### Exercise description
Revise the entries below, replacing every "damaged or defective" with "faulty or broken" and leaving everything else unchanged.

### Material for this exercise
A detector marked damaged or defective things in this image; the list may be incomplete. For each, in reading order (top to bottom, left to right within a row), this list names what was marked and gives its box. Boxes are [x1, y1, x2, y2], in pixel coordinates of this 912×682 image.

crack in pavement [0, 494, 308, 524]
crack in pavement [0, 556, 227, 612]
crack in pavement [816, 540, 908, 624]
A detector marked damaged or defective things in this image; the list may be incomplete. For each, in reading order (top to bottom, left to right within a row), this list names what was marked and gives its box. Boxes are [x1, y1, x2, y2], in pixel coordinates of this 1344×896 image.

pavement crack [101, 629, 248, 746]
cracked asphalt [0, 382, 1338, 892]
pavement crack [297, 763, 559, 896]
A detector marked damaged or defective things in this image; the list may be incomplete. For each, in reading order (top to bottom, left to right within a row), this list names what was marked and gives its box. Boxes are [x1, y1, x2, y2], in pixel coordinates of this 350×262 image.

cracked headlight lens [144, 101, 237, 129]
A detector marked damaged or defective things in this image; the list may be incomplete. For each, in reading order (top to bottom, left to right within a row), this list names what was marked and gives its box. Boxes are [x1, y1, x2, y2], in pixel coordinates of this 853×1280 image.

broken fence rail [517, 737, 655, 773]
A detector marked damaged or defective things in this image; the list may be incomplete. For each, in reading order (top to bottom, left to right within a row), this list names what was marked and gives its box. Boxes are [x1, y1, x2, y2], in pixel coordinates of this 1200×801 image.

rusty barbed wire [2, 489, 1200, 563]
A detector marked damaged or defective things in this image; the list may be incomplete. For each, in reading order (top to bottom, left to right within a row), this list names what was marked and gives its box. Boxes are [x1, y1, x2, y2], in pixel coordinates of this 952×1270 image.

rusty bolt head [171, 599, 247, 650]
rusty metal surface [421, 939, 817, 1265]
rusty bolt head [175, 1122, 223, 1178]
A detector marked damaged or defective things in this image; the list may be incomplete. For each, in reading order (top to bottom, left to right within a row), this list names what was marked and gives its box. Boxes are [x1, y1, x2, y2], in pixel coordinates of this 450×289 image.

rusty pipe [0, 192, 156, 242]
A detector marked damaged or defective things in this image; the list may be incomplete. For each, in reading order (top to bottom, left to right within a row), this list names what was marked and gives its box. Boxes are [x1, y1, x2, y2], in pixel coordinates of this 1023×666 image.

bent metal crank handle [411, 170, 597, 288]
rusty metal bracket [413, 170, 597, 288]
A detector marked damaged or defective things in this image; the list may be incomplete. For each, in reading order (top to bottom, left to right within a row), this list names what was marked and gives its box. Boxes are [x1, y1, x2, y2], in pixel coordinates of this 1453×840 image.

### Expected answer
A detector marked faulty or broken things in this image; the list may be incomplete. For each, in reading order (top to bottom, left to right within a row), this list names what was marked and gives its box. Boxes are [x1, y1, x2, y2], in pixel coordinates of this 912×682 image.

crack in pavement [0, 494, 308, 524]
crack in pavement [0, 556, 227, 612]
crack in pavement [816, 540, 908, 624]
A detector marked faulty or broken things in this image; the list may be incomplete. For each, in reading order (top to bottom, left to right within a row), this list names what was marked and gives its box. Boxes are [x1, y1, x2, y2], in pixel coordinates of this 1344×896 image.

pavement crack [101, 629, 248, 746]
cracked asphalt [0, 382, 1338, 892]
pavement crack [297, 763, 559, 896]
A detector marked faulty or broken things in this image; the list may be incomplete. For each, in reading order (top to bottom, left to right within a row), this list names what was marked and gives its box. Boxes are [x1, y1, x2, y2], in pixel coordinates of this 350×262 image.

cracked headlight lens [144, 101, 237, 129]
A detector marked faulty or broken things in this image; the list may be incomplete. For each, in reading order (top to bottom, left to right within a row), this list names what was marked and gives its box. Boxes are [x1, y1, x2, y2], in pixel coordinates of this 853×1280 image.

broken fence rail [517, 737, 655, 773]
A detector marked faulty or broken things in this image; the list may be incomplete. For each, in reading order (top to bottom, left to right within a row), this list names what was marked and gives its box. Boxes are [x1, y1, x2, y2], in pixel coordinates of this 1200×801 image.

rusty barbed wire [2, 489, 1200, 563]
A detector marked faulty or broken things in this image; the list may be incomplete. For each, in reading order (top to bottom, left to right within a row), this list names what was marked and gives its box. Boxes are [x1, y1, x2, y2], in pixel coordinates of this 952×1270 image.

rusty bolt head [171, 599, 247, 650]
rusty metal surface [421, 939, 817, 1265]
rusty bolt head [175, 1122, 223, 1178]
A detector marked faulty or broken things in this image; the list may be incomplete. For each, in reading order (top to bottom, left to right within a row), this list names what was marked and gives its box. Boxes are [x1, y1, x2, y2], in pixel coordinates of this 450×289 image.

rusty pipe [0, 192, 156, 242]
A detector marked faulty or broken things in this image; the list may be incomplete. For each, in reading order (top to bottom, left to right within a row), this list names what was marked and gives its box. Boxes are [x1, y1, x2, y2], in pixel coordinates of this 1023×666 image.

bent metal crank handle [411, 170, 597, 288]
rusty metal bracket [413, 170, 597, 288]
A detector marked faulty or broken things in this image; the list may be incomplete. For each, in reading order (top to bottom, left to right within a row), this list names what was marked and gives its box. Boxes are [x1, y1, x2, y2], in pixel coordinates of this 1453×840 image.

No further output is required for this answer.